§ Tasks and exercises
a - Repeat the passage of the melon pit excerpt that begins with "I planted my" and runs up to and including "couple days progress.", keeping every word as it appears.
b - According to the melon pit excerpt, which book teaches how to create melon pits?

§ Selected excerpt
▬▬▬▬▬▬▬▬▬▬
I planted my next orange tree and laid black landscape fabric and then mulched.



I will espalier these orange trees to a trellis and plant squash in front of them and probably sweet potatoes in front of the glass.
And tomorrow I’ll be adding pickets to the sections of 2x4s. It was a good couple days progress.


Adding Material to the Melon Pit

I dug my Melon Pit composting hole. It was a good size about 2 x 2 x 3ft deep. In the pit went:

  • Lots of cardboard boxes of all kinds
  • Dry brush and weeds
  • More cardboard
  • 3 small charred partly burnt logs
  • A ratty torn up pair of cotton jeans
  • A dead squirrel
  • Paper
  • Baby wipes
  • A little manure
  • All the food scraps for the last two weeks
  • Top soil with a little peat moss mixed in from a previous planting project

And this is how full the pit is now. To really get the decomposition started I ran the hose for several minutes and filled the pit full of water. It drained out pretty quickly, but now the cardboard will hold on to that water and give earthworms a nice place to live.

Since I don't want to wait to plant a little orange tree for espaliering and my cucurbits seeds, I'm going to finish up the rest of the pit with a bag of Black Kow then top it with weed blocker and leftover mulch from the garden. The sandy dirt I removed will go to backfilling under the boys swing set…again. They are unstoppable with a shovel.

And because you should see something pretty, check out the peach tree. I can't get enough.

Miss Norah naps in a shady spot the garden while we work. I believe in “airing out” the baby. Get that vitamin D! And don't worry, while it is winter every where else in the continental U.S., it's a balmy 83 degrees here, so lightweight summer garb was in order. Norah G. is quite sizable for being 10 weeks old. So squishy!



Melon Pits

In his book Compost Everything, David the Good teaches how to create melon pits as an easy way of getting rid of large amounts of compostable materials while adding some nutrients and water retention power to the soil. Well, I'm ready to give it a try. Some areas of my yard are sandy loam, tending more towards sand, but anywhere near the foundation of the house is sand.


It's a no-plants-land where only hardy draught tolerant natives survive. I had made a little pollinator garden of fire bush, porter weed, horse mint and milkweed to grow along here last year, but I wanted something more polished and that would allow me to use the space for food production. I'm hoping to eventually espalier my orange trees along this west facing wall, but first I need to fix the area up a bit. I pulled out two of the firebushes, the horsemint and porter weed to make room for the oranges. But this area needs some serious amending with something that's got some staying power. You see the rainwater runs off the roof all along the edge right about where the 4 x 4's are. This keeps the garden watered decently through the summer but washes all the nutrients and compost away like it was never there.

Enter melon pits. I believe that the melon pits would be a good way to fix up the soil because there would be things in there slow to decompose like wood and chunks of cardboard and some faster things like food scraps and paper. Anytime I trench compost, earthworms move in and hang around after the scraps are gone, so hopefully a big melon pit will really help fix up the soil more permanently.

I've been collecting a pile of brush and all the cardboard and food scraps to go in here. I'm also gonna add whatever partially broken down material is in my compost bin. I'm hoping to gather a nice heap of stuff before too long so I can start filling.
▬▬▬▬▬▬▬▬▬▬
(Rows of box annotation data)
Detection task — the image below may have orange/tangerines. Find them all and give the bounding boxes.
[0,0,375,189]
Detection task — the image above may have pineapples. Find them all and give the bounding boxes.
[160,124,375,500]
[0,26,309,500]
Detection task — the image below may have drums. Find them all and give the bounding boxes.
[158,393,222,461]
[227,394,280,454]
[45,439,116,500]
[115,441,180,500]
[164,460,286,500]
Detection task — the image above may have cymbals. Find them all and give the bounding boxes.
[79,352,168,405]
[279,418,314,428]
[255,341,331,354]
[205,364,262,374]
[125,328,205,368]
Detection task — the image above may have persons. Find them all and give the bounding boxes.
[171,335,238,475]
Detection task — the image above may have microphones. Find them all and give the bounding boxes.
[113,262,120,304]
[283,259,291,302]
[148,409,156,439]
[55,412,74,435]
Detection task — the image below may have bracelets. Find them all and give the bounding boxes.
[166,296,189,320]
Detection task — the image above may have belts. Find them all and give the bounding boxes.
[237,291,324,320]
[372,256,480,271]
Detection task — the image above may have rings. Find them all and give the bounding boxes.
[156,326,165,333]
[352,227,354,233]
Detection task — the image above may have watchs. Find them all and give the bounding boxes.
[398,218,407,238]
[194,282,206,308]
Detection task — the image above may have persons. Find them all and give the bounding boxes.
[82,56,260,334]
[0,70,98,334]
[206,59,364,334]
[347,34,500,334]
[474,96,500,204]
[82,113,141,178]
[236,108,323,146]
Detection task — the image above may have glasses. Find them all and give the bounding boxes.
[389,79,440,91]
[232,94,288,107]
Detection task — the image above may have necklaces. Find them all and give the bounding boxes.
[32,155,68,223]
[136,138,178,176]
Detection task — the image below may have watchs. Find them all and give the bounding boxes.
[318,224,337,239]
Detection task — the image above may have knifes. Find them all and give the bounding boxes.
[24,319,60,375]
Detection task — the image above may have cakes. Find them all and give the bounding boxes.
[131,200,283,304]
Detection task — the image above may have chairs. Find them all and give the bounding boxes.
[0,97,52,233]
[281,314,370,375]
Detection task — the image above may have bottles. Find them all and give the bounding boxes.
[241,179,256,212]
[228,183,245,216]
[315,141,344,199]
▬▬▬▬▬▬▬▬▬▬
§ Solutions in order
a -
I planted my next orange tree and laid black landscape fabric and then mulched.



I will espalier these orange trees to a trellis and plant squash in front of them and probably sweet potatoes in front of the glass.
And tomorrow I’ll be adding pickets to the sections of 2x4s. It was a good couple days progress.

b - Compost Everything, by David the Good.